Abdallah’s age has not been verified, although Sudanese rights groups suggest she may be under the age of 18. Under Sudanese law, a minor cannot be sentenced to death, and a defendant is entitled to a lawyer in court.
A statement by Strategic Initiative for Women in the Horn of Africa (SIHA), a women’s rights group following the case, said Abdallah admitted guilt after she was beaten and tortured by her brother, who instigated the case against her. The conviction is based solely on her admission under duress, according to rights groups.
The organization quoted Abdallah’s lawyer as saying that she initially pleaded innocent, but changed her plea. Although Sudanese legal authorities have given her age as 20, SIHA said she is between 15 and 17.
SIHA said after she initially denied the charge the case was thrown out of court. She was then repeatedly beaten and tortured by her brother, confessed to adultery and was returned to court where she was convicted.
‘She is understood to be deeply traumatized and is without access to suitable psycho-social support. Her newborn child is also with her in prison whilst she is shackled at the ankles, struggling to nurse him. Her co-accused, having maintained his denial of adultery, has therefore not been charged and now walks free,’ the SIHA statement said, adding that her lawyer was only allowed to see her after she had been convicted and sentenced to death.
‘Abdallah did not even receive the benefit of protections in Sudan’s own laws,’ said Bekele, of Human Rights Watch. “Authorities should drop the charges and free her immediately.’
Amnesty International issued an urgent request for people to send letters to Sudanese authorities before July 6, calling for the execution to be halted.
‘It is clear that the punishment of stoning is designed to cause the victim grievous pain before leading to death. Such methods of execution specifically designed to increase the suffering of victims are of particular concern to Amnesty International, as an extreme and cruel form of torture,’ the Amnesty International statement said.

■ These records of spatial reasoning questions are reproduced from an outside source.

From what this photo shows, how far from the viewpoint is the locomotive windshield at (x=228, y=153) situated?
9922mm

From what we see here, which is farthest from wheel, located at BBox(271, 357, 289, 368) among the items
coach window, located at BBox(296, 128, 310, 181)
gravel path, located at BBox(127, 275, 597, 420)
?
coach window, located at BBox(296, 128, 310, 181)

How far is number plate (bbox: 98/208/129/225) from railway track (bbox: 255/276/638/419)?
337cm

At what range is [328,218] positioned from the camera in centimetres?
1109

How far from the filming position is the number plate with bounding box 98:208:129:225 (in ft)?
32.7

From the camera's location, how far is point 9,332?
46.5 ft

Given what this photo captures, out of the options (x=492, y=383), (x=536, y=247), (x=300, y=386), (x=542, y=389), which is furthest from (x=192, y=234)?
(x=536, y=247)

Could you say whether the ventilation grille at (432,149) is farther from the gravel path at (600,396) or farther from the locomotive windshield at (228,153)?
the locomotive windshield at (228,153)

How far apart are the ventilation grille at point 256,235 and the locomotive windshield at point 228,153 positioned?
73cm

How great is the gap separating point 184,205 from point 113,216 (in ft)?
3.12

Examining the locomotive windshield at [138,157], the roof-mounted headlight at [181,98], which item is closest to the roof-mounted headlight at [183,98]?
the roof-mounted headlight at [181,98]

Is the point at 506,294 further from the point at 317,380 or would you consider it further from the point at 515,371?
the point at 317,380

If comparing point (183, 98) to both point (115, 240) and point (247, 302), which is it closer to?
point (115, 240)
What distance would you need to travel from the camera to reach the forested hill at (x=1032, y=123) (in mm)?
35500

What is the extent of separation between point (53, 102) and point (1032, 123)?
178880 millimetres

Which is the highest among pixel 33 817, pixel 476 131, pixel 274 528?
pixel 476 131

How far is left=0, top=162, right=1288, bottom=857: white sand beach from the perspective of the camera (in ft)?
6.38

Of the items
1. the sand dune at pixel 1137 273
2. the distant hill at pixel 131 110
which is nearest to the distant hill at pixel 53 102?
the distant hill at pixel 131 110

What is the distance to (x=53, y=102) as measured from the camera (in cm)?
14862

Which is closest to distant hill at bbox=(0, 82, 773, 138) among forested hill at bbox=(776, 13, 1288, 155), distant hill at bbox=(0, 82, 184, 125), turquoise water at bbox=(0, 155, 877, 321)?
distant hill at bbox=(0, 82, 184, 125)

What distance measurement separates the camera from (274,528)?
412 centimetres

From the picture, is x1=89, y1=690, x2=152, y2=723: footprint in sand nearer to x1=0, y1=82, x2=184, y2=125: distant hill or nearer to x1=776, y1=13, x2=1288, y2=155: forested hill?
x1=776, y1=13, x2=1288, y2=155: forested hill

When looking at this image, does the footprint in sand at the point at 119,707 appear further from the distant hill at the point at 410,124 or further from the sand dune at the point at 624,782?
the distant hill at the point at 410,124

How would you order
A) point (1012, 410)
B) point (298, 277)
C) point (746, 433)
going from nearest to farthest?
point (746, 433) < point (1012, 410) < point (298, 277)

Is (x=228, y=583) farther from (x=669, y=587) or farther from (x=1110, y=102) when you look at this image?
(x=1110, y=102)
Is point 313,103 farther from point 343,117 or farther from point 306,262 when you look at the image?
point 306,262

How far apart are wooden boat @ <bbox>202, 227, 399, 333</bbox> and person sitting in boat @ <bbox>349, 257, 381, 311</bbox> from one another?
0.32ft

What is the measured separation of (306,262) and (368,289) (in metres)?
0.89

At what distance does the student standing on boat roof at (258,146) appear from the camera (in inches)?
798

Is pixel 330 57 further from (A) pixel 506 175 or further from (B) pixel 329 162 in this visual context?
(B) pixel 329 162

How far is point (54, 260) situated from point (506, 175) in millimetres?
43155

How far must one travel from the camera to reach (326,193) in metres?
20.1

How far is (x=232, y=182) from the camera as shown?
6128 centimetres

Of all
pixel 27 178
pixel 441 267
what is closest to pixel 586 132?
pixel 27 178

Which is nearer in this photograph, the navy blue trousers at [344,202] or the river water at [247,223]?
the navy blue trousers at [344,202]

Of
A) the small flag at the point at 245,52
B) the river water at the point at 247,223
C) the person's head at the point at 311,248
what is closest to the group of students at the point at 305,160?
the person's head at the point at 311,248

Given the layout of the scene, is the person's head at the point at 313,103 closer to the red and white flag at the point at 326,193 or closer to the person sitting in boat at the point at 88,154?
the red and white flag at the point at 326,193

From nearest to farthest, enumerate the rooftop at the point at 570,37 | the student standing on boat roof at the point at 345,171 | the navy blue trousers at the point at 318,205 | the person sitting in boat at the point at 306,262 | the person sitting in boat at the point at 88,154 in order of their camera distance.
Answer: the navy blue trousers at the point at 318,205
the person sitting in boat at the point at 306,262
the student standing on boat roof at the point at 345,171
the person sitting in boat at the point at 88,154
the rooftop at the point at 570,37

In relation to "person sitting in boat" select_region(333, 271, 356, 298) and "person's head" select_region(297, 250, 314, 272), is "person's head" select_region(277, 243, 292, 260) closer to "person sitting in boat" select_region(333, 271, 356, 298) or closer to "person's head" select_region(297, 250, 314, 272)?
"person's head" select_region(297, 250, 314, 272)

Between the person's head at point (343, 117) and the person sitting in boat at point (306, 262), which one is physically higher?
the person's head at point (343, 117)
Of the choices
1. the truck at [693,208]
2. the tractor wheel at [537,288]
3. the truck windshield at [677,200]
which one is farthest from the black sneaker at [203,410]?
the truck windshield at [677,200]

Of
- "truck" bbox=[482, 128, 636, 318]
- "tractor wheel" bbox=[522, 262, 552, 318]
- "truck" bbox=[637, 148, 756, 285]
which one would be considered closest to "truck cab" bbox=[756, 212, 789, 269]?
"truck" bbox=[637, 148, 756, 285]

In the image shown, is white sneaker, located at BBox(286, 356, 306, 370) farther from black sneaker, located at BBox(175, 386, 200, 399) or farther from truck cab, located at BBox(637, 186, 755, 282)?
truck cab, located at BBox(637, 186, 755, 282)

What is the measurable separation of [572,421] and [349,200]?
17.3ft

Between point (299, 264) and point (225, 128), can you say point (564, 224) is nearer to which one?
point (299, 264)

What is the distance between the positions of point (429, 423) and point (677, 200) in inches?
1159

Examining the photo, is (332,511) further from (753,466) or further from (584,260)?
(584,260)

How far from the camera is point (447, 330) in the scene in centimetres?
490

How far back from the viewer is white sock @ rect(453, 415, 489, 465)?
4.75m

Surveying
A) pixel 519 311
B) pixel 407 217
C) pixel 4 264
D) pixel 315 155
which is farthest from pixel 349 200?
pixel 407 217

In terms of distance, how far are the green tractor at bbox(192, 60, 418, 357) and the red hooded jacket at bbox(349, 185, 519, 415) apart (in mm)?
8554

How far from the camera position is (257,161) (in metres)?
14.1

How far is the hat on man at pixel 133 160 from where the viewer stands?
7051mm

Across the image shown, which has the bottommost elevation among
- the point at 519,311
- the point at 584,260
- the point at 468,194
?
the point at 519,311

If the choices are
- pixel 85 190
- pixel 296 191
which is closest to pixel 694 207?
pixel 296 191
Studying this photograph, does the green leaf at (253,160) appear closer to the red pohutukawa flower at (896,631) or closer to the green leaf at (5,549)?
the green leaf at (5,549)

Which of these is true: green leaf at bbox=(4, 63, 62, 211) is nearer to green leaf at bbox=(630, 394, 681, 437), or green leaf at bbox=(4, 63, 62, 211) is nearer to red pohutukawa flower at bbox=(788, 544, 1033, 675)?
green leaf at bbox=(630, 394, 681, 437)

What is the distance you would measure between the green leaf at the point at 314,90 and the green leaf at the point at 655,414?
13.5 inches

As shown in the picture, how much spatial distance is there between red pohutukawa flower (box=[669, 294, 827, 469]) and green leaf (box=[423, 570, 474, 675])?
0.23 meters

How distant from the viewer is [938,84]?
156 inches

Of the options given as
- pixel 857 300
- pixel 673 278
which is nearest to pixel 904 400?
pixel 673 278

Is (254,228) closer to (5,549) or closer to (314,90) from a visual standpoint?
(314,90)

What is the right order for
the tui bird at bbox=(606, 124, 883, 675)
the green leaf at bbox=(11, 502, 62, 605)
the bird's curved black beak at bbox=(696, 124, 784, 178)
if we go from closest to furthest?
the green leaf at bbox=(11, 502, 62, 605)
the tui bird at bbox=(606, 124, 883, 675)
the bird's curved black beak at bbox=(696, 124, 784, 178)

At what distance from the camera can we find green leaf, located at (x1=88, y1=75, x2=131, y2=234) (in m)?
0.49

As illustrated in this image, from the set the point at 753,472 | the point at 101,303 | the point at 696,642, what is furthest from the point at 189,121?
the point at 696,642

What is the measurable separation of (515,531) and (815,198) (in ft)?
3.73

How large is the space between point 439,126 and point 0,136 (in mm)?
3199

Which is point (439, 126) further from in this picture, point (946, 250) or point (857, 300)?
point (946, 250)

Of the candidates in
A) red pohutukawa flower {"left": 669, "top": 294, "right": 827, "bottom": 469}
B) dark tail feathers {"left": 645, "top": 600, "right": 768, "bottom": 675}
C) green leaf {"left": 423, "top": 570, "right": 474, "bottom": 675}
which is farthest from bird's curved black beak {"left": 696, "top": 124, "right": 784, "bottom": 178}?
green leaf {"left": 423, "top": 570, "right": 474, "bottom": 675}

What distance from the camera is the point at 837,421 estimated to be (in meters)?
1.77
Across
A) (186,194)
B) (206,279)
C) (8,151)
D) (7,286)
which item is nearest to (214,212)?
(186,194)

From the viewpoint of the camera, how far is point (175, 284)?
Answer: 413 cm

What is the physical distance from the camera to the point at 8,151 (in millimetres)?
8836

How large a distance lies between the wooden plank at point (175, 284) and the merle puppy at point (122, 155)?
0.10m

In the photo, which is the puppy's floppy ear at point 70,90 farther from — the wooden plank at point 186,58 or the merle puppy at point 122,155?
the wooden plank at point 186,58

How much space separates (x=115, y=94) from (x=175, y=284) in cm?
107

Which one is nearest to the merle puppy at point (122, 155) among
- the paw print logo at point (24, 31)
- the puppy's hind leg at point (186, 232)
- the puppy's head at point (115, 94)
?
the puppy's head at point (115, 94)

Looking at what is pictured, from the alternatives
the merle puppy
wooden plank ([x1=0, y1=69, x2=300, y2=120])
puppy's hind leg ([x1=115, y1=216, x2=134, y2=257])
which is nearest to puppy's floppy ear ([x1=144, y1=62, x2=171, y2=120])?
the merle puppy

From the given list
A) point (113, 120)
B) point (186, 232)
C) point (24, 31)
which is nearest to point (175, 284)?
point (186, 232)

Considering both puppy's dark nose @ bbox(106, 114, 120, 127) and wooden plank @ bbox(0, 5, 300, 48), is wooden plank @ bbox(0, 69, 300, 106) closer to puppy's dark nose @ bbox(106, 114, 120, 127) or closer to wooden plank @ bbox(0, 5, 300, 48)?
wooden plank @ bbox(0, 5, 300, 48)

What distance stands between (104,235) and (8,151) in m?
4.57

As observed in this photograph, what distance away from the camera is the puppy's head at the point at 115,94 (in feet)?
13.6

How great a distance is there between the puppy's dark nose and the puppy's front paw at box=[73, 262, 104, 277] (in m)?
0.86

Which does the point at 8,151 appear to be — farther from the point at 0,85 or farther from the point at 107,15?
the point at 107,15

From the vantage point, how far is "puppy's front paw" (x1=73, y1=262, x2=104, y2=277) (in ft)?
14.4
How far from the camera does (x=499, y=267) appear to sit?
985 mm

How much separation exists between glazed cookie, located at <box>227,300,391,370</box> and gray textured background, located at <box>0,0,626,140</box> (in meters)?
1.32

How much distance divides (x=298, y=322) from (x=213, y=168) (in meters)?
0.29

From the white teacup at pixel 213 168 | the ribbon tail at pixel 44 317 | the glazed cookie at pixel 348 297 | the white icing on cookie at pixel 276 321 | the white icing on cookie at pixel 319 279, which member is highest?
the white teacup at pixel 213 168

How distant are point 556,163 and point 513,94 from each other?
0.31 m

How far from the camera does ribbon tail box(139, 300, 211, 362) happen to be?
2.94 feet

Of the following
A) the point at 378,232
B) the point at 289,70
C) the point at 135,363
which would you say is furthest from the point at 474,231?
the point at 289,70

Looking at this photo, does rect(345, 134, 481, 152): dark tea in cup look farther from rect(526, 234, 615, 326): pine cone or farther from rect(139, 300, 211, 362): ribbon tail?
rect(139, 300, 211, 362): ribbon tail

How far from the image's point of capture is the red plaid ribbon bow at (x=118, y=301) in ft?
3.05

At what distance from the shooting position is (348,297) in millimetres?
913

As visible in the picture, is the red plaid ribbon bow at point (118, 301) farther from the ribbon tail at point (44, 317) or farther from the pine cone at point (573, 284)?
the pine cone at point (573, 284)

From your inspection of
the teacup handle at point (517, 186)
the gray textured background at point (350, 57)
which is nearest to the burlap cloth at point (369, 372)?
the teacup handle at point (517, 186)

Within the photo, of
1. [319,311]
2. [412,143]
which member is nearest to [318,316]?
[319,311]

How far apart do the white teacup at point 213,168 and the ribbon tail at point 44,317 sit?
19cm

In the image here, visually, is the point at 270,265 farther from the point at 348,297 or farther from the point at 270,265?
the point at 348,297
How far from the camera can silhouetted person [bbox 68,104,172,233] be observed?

Bekele said the case underscored the need for Sudan to reform its legal system in accordance with human rights standards.
‘The court relied solely on her coerced confession to convict and sentence her in a single court session, while the man alleged to have committed adultery with her denied the charges and was released,’ a lawyer working with SIHA told Human Rights Watch, Bekele said.
He said pro bono lawyers in Sudan had launched an appeal.
Sudanese courts have sentenced several women to death by stoning in recent years, but the sentences have been overturned on appeal. Other countries where sharia law is practiced and allow the sentence of death by stoning include Iran, Afghanistan, Saudi Arabia, parts of Nigeria, Iraq, Indonesia and Somalia.